A descriptive cross-sectional design was used to explore the information available on publicly accessed websites for LBP.

Search strategy

We did internet searches on Google India on 16th October 2021 using the keywords “low back pain,” “back pain,” and “backache”. Initial screening of websites was done by primary author on Google Chrome. We ensured that the search we did was almost identical to a search done by a lay individual looking for information on google. Google was selected because approximately 95.4% of all internet searches performed in India per annum are conducted via Google [14, 15]. We limited the probes to the first 30 web pages identified, this was done as per the click-through data, people are unlikely to explore web pages beyond the second page of a Google search. The time filter was used for a time frame of 2010 to 2021, and it was done to ensure that the web pages included were recent or updated.

We included any online information written in English and targeted at consumers. The videos, if any, listed on the web pages were also included in the analysis. The websites were excluded if (a) the information was targeted at healthcare providers, (b) had insufficient information, or the content was only available for subscribers, and (c) websites redirecting to YouTube links.

Content analysis

We used content analysis (CA) as a tool to analyze online consumer information regarding LBP on different websites. CA is a research tool used to determine the presence of certain words, themes, or concepts within some given data (for example texts, conversations etc.) [16]. The data was extracted from the web pages by both the authors and were analyzed.
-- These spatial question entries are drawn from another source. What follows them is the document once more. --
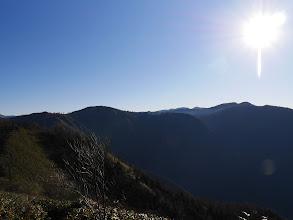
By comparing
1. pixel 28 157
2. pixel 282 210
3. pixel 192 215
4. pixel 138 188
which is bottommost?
pixel 282 210

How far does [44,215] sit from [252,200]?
208419 mm

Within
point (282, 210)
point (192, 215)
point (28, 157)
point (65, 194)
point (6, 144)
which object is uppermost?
point (6, 144)

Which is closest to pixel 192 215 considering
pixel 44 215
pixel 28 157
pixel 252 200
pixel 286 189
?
pixel 28 157

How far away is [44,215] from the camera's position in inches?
510

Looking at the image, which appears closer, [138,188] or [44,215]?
[44,215]

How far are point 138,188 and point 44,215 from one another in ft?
150

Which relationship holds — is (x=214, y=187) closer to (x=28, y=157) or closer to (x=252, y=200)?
(x=252, y=200)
Based on the study conducted by Nielsen and colleagues [17], in which they identified the information needs of patients with LBP. We extracted the following data: (a) causes of LBP, (b) management options mentioned, (c) diagnostic tools recommendations, (d) when to visit a doctor. These are highlighted and presented in the results section.

Data analysis

The identified websites were imported into the NVivo software using N capture. It is a free web browser extension that lets you record content including web pages, online PDFs, and Twitter tweets into the software. The software was used to identify the overall themes on which the website content was based upon. Word cloud was created to identify the most common words that appeared on these websites. The causes and management strategies were extracted and reported.

Results

A total of 69 websites were shortlisted for evaluation of content. After the initial screening 55 websites were included after removing duplicates (n = 14) for final analysis (Fig. 1). Nearly all (50) websites were written and reviewed by medical professionals. Only 3 websites were written by journalists.

Fig. 1
figure 1

Study flow diagram

Extracted themes from websites

Most of the websites discussed the pain and its causes; the other major themes are highlighted in Fig. 2. Discs, nerves, muscles, bones, and joints were identified as the primary source of pain in the screened websites, and fewer described the non-structural causes of LBP. Some described the chronicity, severity, and types of LBP. Degenerative disc disease and herniated disc problems were most commonly recognized causes of LBP. Non-structural causes of LBP were mostly inaccurately organized as risk factors rather illustrating direct causal relationship. A word cloud displaying most occurring words on the searched websites was generated and is highlighted as Fig. 3. The frequent words were like posture, stress, cancer, and treatment including exercises as well as surgery. We have highlighted common excerpts that were not according to the recent evidence (myths) in Tables 1 and 2. Treatment strategies were also directed at the pathological structures.

Fig. 2
figure 2

Major topics discussed on the websites

Fig. 3
figure 3

Word cloud showing the most commonly occurring words on the websites

Table 1 Posture and lifting statements from the websites
Table 2 Description of disc given on the websites

Causes mentioned on the websites

Approximately all websites screened mentioned the causes of LBP among which structural causes were described majorly. They also describe seldom seen infectious causes like Shingles, some biomechanical causes like postural issues, heavy backpack carrying in children, complex disorders like fibromyalgia, and rarely occurring spinal tumors. Bones and nerve-related issues are common to see and coexist with different conditions like osteoporosis or arthritis. Figure 4 highlights the various causes identified through the web pages. Lifting technique and posture was common cause across all the websites. It is evident from identified causes that disc-related disorders dominate the websites.

Fig. 4
figure 4

Various causes of LBP categorized into different subsections based on tissues

Discs are described as “Jelly (jam) donut or a rubber washer”, they are considered to be soft jelly like substances that prevent the vertebra from rubbing each other. “Slip disc” is also used by websites to describe the disc pathologies. Poor posture, wrong sleeping position and improper lifting techniques are highlighted as risk factors to develop LBP. “Slouching” is deemed as a threatening position and highlighted to be a cause of disc injuries.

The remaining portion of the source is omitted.